Supplied text:
>> begin

Thursday, May 3, 2012

Essays by Jennifer Misiurewicz


Hero’s Journey


Have you ever felt compelled to thank somebody for loving you? A secret, dark part of me always felt that everyone should just DO that love me thing. Yet, somewhere deeper and even darker, I’ve always felt that no one has.
These aren’t the inner pinings of a narcissistic teen, twenty-something or a panicked thirty-something making a last futile attempt at figuring out who she wants to be when she grows up. It’s a desire older than baby teeth and the capability to physically produce the sound of simple phonics.
I can remember the void left “where love goes” far more easily than my first memory or experience of love. The fact remains, as a child, despite my best efforts to turn off the plain, obvious, total envelopment of love my life was, I passed it by or tuned it out like an Autistic Vulcan.
In aging, developing and coming into my own, my life’s trail is paved with the carcasses of self- inflicted denial, rejection and failure in the implementation of love. Like an amoeba, designed to live off as little as possible in the temporal world’s physical chaos, I existed and flapped my arms, at best.
Now here I am, ravaged, compromised, contused and stripped bare, and somebody loves me. Whether or not I was the heiress of a loving culture, family and inner worth, I now am left feeling begat of love, born of love and clueless. There’s another living, breathing, thinking, human being who voluntarily loves me. And, I’m more than okay with that.

>> end

Record list:
>> begin

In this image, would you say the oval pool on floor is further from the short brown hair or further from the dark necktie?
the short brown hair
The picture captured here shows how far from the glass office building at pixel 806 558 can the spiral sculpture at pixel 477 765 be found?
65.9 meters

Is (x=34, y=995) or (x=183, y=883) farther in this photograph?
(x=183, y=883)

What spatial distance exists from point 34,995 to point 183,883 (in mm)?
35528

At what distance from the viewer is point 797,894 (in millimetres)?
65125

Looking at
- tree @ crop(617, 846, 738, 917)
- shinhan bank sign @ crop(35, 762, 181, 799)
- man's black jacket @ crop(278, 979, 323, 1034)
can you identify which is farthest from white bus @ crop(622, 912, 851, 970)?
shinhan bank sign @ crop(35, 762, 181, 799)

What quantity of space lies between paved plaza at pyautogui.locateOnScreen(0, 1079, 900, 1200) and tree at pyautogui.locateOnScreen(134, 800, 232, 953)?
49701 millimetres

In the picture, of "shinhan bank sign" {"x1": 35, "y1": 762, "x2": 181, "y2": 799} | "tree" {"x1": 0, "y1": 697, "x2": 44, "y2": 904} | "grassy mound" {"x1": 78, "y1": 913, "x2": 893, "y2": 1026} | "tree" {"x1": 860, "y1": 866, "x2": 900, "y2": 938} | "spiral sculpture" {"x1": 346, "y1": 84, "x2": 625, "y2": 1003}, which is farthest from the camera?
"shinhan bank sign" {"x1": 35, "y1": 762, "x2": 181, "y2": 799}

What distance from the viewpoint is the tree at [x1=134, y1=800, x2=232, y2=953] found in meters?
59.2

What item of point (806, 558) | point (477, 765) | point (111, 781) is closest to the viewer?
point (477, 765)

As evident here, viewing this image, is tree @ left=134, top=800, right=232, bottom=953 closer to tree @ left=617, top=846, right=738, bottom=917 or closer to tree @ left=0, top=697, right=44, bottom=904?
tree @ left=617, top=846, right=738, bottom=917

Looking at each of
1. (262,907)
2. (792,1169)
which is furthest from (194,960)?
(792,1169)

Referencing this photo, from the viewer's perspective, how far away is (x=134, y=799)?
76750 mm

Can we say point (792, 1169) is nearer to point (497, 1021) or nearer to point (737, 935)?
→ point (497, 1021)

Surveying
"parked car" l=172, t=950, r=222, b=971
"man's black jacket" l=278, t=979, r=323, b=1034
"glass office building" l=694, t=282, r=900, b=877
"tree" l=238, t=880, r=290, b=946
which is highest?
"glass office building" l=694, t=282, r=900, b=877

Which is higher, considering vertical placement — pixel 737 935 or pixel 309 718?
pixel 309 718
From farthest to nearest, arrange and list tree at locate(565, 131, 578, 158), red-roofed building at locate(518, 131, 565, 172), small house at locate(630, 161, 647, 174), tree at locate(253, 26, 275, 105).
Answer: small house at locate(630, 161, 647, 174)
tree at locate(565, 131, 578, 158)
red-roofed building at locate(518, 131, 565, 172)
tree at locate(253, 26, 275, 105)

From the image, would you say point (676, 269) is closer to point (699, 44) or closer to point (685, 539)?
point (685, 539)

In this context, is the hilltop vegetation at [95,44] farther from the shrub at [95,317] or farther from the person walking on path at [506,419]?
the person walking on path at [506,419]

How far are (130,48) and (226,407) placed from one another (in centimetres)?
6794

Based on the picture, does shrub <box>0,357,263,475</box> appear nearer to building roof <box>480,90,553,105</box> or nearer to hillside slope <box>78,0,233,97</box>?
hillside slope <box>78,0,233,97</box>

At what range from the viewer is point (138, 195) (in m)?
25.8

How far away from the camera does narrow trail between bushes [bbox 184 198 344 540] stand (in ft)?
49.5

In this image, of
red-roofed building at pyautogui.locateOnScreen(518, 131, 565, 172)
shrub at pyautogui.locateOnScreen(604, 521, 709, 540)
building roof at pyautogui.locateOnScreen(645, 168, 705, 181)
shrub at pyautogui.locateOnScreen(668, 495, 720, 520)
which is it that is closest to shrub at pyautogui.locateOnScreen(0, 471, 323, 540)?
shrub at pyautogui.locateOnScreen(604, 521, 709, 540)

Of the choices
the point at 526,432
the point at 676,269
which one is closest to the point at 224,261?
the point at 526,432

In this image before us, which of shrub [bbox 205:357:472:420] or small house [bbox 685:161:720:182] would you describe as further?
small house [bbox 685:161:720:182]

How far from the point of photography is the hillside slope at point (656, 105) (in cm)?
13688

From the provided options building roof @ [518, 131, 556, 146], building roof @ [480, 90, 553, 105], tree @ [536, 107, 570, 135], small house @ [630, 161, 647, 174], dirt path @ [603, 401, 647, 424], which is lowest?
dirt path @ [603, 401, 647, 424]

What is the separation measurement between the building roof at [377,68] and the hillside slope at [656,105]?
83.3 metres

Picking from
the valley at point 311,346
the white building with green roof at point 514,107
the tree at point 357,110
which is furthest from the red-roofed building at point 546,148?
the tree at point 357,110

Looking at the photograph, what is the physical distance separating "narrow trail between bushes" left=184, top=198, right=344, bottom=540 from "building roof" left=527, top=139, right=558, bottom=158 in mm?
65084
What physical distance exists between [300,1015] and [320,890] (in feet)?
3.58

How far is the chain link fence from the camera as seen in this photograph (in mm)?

>> end

Challenges:
(A) In the essay titled "Hero's Journey," what does the writer say is remembered far more easily than a first memory or experience of love?
(B) Carry on the "Hero's Journey" essay on love, picking up after its final sentence.
The rows are separate material, unrelated to the essay.

The results:
(A) The void left "where love goes."

(B)
My past inclinations to run, sabotage, victimized myself or manipulate have disappeared from my bag of tricks. I don’t even WANT him to love me. I simply have to accept it. Raw, simple, genuine, uncontingent, not even offered, just there for the taking, LOVE. And somehow, I’m functioning, in the stillness of it all.
In the wee hours of the night, I dissect it, carving it into tiny, emotionless, lifeless pieces of things “not-me.” Every morning, I wake to it fully assembled, fully functioning, smiling at me and reminding me it loves me. And, though I think it would look fetching in a straight jacket, it’s there. It’s real. And smiling.
Whether my thirty-something years of loveless childhood are fancied or real doesn’t matter. The reality I live in, this state of lovedom is thick, warm, and as safe as the womb, legend has it, I once escaped from. How in the world am I expected to handle that?! It appears, by just being what I was designed for: love. Much to my scowling chagrin, all the accoutrements of my survival are blessed little attributes. So, I give up. He wins. I guess that means I win too. Hopefully he’ll help me figure it all out, or  remind me I don’t have to.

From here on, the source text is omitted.